Actions to take ::
[A] Repeat the passage on Canada, starting with "Between 1946 and" and going on through "Canada’s military spending.", but switch "technical expertise" to "technical know-how".
[B] In the passage on Canada, which reactor did Canada focus on for civilian power generation?
[C] Carry on writing the passage on Canada from the point where it stops.

Document excerpt ::
################
The difference between Canadians and Americans has been a subject of much debate over the last seventy years, due to the waning sovereignty of Canada, in conjunction with the deliberate cultural revolution.
Between 1946 and 1963, Canada had the fourth-largest navy in the world, an experienced army, a large and untouched industrial base, and the technical expertise for grand national projects like the Alouette satellite, which made Canada the third nation in human history, after the U.S. and USSR, to ever launch one. This same competence and technical expertise contributed to the Manhattan Project, and Canada could have developed its own nuclear arsenal but instead focused on civilian power generation via the CANDU reactor. Canadian engineering was so exceptional that it built the most advanced bomber interceptor the world had ever seen in the form of the Avro Arrow—a hypersonic weapon of war that consumed up to 25% of Canada’s military spending.
################
Recorded information ::
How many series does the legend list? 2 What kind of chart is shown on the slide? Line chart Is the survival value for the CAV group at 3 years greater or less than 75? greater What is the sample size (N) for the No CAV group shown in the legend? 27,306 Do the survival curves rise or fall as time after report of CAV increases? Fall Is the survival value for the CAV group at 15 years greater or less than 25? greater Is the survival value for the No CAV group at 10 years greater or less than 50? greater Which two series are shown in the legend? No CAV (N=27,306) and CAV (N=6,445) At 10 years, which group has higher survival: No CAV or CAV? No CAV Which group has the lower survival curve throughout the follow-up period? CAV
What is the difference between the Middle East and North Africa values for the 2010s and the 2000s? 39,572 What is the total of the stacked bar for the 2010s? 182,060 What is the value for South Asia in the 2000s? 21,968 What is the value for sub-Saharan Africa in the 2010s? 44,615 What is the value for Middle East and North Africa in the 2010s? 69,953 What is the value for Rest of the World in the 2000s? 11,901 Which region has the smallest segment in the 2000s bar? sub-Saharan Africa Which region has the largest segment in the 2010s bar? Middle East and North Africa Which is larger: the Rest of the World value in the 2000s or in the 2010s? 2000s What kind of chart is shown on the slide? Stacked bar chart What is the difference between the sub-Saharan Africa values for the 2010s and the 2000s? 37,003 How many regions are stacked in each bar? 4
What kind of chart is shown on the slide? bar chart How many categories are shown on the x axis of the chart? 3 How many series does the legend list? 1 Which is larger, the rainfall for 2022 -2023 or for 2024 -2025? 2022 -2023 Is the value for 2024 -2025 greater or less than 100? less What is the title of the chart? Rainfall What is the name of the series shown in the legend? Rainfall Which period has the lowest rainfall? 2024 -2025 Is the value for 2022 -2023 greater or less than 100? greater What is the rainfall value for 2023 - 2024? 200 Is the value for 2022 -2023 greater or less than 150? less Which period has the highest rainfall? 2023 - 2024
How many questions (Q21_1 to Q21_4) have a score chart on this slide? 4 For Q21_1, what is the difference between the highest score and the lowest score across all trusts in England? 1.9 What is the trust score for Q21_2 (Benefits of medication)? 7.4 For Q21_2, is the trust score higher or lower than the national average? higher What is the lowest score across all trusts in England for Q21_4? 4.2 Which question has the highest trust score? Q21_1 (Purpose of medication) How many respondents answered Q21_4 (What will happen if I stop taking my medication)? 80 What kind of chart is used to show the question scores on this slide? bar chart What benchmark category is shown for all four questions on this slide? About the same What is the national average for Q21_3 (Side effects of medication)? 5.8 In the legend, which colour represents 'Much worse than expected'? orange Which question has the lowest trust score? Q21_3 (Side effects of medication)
################
Answers by task ::
[A]
Between 1946 and 1963, Canada had the fourth-largest navy in the world, an experienced army, a large and untouched industrial base, and the technical know-how for grand national projects like the Alouette satellite, which made Canada the third nation in human history, after the U.S. and USSR, to ever launch one. This same competence and technical know-how contributed to the Manhattan Project, and Canada could have developed its own nuclear arsenal but instead focused on civilian power generation via the CANDU reactor. Canadian engineering was so exceptional that it built the most advanced bomber interceptor the world had ever seen in the form of the Avro Arrow—a hypersonic weapon of war that consumed up to 25% of Canada’s military spending.

[B] The CANDU reactor.

[C]
The 1963 election of Lester B. Pearson, then the Liberal opposition leader to the last nationalist prime minister, John Diefenbaker, marked the beginning of the cultural revolution and the end of the more obvious differences between Canada and the United States. It can be argued that Canada has always battled with cultural Americanization. Both Canada and the United States share a common origin—they are states that share centuries of the North American experience: conflict with Indigenous tribes, the building of a civilization from the ground up, and a meritocratic environment that tested the ideas of the Old World. They share the English language, a common religion and originally, an ethnos.
Canada today is the United States’ largest trading partner and the largest non-American consumer of American goods and services. Living next to this juggernaut, we are the most Americanized of the intensely Americanized Anglosphere, which includes the U.S., Canada, the UK, Australia, and New Zealand. These can be considered the immediate appendages of the American Empire. Canadians have been consuming American media for the last 100 years, are on average more preoccupied with American politics than their own, and I’d even argue that Canadians know Americans better than they know themselves.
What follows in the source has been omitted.